Non è un paese per single

Non è un paese per sinlge

Sempre più spesso come terapeuti ci troviamo a fare i conti con una problematica molto diffusa: la difficoltà ad essere single al giorno d’oggi, in questa società.

Molte persone tra i 30 e i 40 arrivano chiedendo aiuto per quello che da molti è stato definito spesso il male del nostro tempo: infelicità e insoddisfazione cronica, depressione, mancanza di senso, ansia.

Queste persone considerano il fatto di essere soli una conseguenza dei propri problemi psicologici. Spesso invece ci troviamo a constatare che il fatto di essere single è una condizione che, di per sé, causa molta della loro infelicità.

Ad essere intollerabile non è tanto il senso di solitudine o la mancanza di affetto, ma le conseguenze sul piano sociale della condizione di single. L’autostima di molte persone è fortemente minata in quanto:

  • si sentono giudicate dagli altri, in primis dagli altri membri della propria famiglia d’origine
  • si sentono dei pesci fuor d’acqua, dei diversi, dei reietti della società
  • si sentono incompleti e irrealizzati, per quanto abbiano realizzato moltissimi obiettivi sul piano lavorativo e sociale.

Questi elementi, in particolare l’ultimo, sono indizi che con la loro rindonanza ci hanno portato a individuare nel contesto culturale un ostacolo non indifferente che impedisce a queste persone di attuare dei cambiamenti decisivi per riuscire ad essere felici.

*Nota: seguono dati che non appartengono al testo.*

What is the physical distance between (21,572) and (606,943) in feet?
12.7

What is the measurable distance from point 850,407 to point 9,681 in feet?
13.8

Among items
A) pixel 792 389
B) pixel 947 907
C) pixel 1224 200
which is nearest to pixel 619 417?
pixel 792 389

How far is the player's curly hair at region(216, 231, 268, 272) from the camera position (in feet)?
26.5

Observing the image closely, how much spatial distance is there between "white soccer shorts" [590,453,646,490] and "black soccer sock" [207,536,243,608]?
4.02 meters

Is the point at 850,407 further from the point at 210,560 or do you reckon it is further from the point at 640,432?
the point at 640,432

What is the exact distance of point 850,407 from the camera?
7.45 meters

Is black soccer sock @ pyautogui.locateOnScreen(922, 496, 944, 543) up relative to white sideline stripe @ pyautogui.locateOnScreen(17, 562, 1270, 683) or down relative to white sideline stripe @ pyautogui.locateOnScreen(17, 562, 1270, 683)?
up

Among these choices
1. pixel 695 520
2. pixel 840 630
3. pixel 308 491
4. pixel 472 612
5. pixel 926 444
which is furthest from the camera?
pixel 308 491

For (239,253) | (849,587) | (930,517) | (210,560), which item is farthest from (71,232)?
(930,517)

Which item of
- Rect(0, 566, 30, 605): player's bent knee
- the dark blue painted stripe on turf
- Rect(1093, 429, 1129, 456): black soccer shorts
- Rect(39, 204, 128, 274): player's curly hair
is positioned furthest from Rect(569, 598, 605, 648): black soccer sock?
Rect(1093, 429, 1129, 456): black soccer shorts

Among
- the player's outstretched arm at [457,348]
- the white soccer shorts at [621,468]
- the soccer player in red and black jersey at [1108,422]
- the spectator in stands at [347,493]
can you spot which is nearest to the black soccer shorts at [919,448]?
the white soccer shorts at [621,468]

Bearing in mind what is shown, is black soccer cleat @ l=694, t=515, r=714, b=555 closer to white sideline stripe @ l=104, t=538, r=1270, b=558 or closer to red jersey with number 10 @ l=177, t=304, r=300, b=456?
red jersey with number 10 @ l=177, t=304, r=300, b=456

La cultura della famiglia a tutti i costi

Il panorama culturale prevede ancora la costituzione della famiglia come l’obiettivo principale attraverso cui realizzare se stessi e la propria felicità. Per quanto realizzate nel lavoro, nelle relazioni di amicizia e negli interessi e passioni, molte persone non riescono a legittimare fino in fondo se stesse come individui completi e compiuti. E quindi non riescono a sentirsi felici, anche se non hanno affatto maggiori problematiche psicologiche e relazionali di chi sta in coppia e in famiglia, anzi! Spesso sono persone che hanno trovato e conquistato una buona dose di equilibrio, affrontando in solitudine sfide e compiti evolutivi molto ardui. Ma è il fatto di non riconoscersi come individui completi che porta ad amplificare il vissuto di infelicità, a non riconoscere e valorizzare i propri successi, e sentirsi sempre “manchevoli” di qualcosa.

L’idea di rimanere senza una famiglia pare strettamente correlata all’immagine di una irreparabile e profonda solitudine. Questo spesso innesca dei circoli viziosi, perchè le persone in preda a questi sentimenti non investono quanto potrebbero su relazioni che di fatto costituiscono delle validissime alternative alla famiglia. Rimangono come bloccate e sospese in un’ambiguità che è il perfetto specchio dei nostri tempi: da un lato vi è stato a livello sociale un aumento dell’individualismo e dell’alimentazione delle esigenze individuali, dall’altro appunto non vi è stato il riconoscimento di alternative valide al modello sociale precedente con la famiglia al centro della struttura sociale.

La terapia aiuta i single ma non basta

La terapia è un primo passo che po’ aiutare a prendere consapevolezza della propria condizione e delle reali difficoltà che ostacolano il raggiungimento di una buona autostima e senso di completezza e realizzazione. Di fatto da sola non è sufficiente. Ciò che ci vorrebbe è un aumento delle relazioni significative in cui si possa sentire riconosciuti, amati e accettati e dove ci si possa mettere profondamente in gioco anche senza essere una famiglia.

In ambito professionale talvolta questo obiettivo viene perseguito e raggiunto all’interno di gruppi di persone che si confrontano attorno ad una medesima problematica o condizione esistenziale: gruppi terapeutici o gruppi di auto-mutuo aiuto.